But why do you post this here, you already have a post regarding this and have received good advice there.
This is on the verge of double posting, which is against forum rules.
I will edit your post a bit later to remove the question part.
 
I am the wife of a new prospector and I am doing all I can to help and support my husband in this (foreign to me) arena. He is currently looking for a large (6-8”) pyramid mold to pour his smelt into.

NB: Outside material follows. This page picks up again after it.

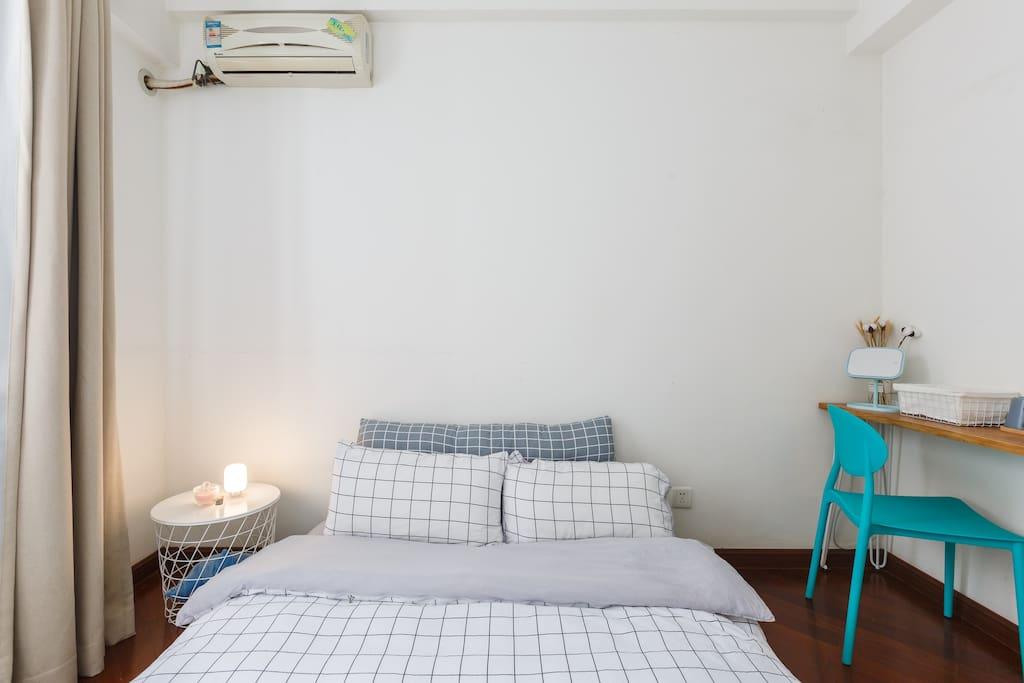房间小而温馨,我们欢迎你花更多的时间在客厅看看电影或者和我们聊天~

Any help is appreciated.
Will you be doing refining and help your husband with processes later on?
 
Welcome to us.

But why do you post this here, you already have a post regarding this and have received good advice there.
This is on the verge of double posting, which is against forum rules.
I will edit your post a bit later to remove the question part.
I apologize and appreciate your patience. I hadn’t seen all the replies until now. I will be more diligent in the future.
 
Dilla,
There is some information on the forum, that may help a new prospector, like how to identify gold from fools' gold, and testing for gold...

We Have several prospectors and miners as members, and although our main focus, on the forum, is refining the metals, prospecting or mining for gold or other metals is not the focus of the forum.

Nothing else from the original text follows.